I suggest creating a new API for returning the results with variable names and __global__. This API should not be available when compiling in library mode. We could create a macro such as CUDAQ_LIBRARY_MODE to control what is available or not in library mode.

bmhowe23 commented 8 months ago

Thanks for capturing all this @boschmitt.

I suggest creating a new API for returning the results with variable names and __global__.

How would that differ from the current API that allows the user to return the results of particular variable names and __global__? (I.e. to_map(registerName), most_probable(registerName), get_marginal(registerName), etc.)

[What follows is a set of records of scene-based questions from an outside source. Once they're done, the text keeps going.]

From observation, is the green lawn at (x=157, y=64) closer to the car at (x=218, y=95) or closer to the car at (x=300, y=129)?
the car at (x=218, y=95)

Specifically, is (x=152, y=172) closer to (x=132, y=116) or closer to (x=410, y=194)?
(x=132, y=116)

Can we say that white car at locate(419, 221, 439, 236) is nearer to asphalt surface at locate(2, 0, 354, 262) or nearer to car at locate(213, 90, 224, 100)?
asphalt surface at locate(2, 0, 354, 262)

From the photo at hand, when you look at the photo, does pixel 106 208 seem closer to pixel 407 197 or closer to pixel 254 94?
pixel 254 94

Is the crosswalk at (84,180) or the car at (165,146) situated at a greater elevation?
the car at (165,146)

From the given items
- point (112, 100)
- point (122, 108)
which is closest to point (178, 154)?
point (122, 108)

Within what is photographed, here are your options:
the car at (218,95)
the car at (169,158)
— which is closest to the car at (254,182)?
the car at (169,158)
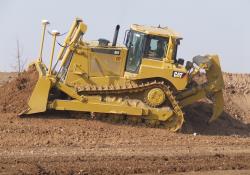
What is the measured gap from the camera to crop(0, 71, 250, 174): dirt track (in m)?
12.7

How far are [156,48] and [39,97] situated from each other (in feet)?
11.5

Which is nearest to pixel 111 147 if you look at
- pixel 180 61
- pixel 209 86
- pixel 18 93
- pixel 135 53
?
pixel 135 53

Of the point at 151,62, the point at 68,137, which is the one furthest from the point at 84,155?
the point at 151,62

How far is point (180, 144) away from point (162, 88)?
1729 mm

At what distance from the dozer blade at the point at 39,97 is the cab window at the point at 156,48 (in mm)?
2875

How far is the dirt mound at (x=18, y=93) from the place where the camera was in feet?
55.0

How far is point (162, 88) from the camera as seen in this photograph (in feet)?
55.4

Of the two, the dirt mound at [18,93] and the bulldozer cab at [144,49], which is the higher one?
the bulldozer cab at [144,49]

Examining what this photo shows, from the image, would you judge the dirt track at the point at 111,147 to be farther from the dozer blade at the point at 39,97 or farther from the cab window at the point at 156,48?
the cab window at the point at 156,48

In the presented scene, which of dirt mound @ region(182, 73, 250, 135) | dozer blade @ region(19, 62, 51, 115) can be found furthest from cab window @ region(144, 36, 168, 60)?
dozer blade @ region(19, 62, 51, 115)

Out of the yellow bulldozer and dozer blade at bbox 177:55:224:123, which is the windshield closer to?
the yellow bulldozer

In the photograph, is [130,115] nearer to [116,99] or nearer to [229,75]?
[116,99]

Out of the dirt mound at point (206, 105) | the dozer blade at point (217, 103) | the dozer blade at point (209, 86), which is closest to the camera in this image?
the dirt mound at point (206, 105)

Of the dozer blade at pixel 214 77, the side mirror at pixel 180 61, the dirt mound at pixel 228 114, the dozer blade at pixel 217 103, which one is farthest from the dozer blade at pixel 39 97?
the dozer blade at pixel 217 103
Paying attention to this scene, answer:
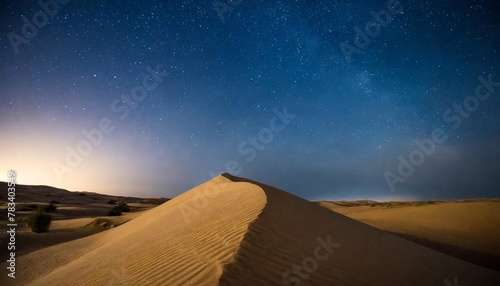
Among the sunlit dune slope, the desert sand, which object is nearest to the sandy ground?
the desert sand

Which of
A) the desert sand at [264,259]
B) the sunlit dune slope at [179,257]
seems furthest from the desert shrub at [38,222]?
the sunlit dune slope at [179,257]

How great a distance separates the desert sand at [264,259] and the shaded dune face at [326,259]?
0.6 inches

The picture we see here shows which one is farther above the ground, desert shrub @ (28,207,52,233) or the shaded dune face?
desert shrub @ (28,207,52,233)

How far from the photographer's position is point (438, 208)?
19.2 meters

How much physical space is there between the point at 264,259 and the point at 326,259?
1329 millimetres

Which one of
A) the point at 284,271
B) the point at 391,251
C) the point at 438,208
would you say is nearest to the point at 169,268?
the point at 284,271

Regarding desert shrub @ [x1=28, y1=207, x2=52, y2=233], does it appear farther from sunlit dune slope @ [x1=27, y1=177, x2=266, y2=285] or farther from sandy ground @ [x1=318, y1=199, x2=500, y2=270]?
sandy ground @ [x1=318, y1=199, x2=500, y2=270]

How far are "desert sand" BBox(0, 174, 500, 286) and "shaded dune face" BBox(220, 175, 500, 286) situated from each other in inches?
0.6

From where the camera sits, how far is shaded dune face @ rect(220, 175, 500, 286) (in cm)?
378

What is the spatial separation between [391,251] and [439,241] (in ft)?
23.0

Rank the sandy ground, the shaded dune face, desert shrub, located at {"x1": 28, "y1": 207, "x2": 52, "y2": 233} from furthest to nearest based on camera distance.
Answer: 1. desert shrub, located at {"x1": 28, "y1": 207, "x2": 52, "y2": 233}
2. the sandy ground
3. the shaded dune face

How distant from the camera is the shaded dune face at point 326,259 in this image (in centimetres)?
378

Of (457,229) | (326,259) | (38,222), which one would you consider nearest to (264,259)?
(326,259)

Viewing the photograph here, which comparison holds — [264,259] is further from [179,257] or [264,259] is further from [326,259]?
[179,257]
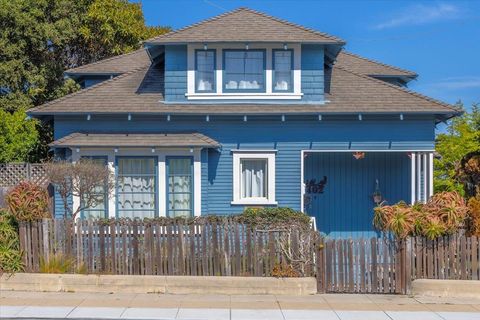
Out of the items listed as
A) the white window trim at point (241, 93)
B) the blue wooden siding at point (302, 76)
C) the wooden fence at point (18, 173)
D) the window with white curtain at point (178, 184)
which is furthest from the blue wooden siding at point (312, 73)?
the wooden fence at point (18, 173)

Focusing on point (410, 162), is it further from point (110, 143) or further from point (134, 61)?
point (134, 61)

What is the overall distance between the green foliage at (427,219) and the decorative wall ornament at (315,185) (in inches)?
242

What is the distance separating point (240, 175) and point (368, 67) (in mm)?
7559

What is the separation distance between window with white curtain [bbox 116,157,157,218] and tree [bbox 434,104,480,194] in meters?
11.3

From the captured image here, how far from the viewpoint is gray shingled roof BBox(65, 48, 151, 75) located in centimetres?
2114

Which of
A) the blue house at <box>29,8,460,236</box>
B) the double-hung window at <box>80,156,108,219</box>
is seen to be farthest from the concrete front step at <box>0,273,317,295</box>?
the blue house at <box>29,8,460,236</box>

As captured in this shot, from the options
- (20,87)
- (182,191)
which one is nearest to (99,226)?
(182,191)

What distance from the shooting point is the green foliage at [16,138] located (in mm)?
23234

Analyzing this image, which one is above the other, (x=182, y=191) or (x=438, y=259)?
(x=182, y=191)

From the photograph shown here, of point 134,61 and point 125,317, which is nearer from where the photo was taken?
point 125,317

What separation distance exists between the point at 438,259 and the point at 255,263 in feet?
11.7

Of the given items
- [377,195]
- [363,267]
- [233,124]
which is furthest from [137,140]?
[363,267]

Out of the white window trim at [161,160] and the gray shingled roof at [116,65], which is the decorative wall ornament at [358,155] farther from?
the gray shingled roof at [116,65]

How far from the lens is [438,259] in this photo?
11930 mm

Another option would be to a) require library-mode programs to use the existing mz(qubits, "name") API, and b) provide a new API like makeGlobalRegister("name1,name2,name3") to allow the user to synthesize a global register according to an order that they specify. If any one of those names (i.e. name2) were a vector, we would need to specify what order the elements for that one segment would be in the final output string (or let the user specify).

FWIW, CircuitSimulator.h has some code comments alluding to b):

      // Form the global register from a combination of the sorted register
      // names. In the future, we may want to let the user customize

In any case, I would support disabling the mz(qubits) API in library mode (the one with no name supplied).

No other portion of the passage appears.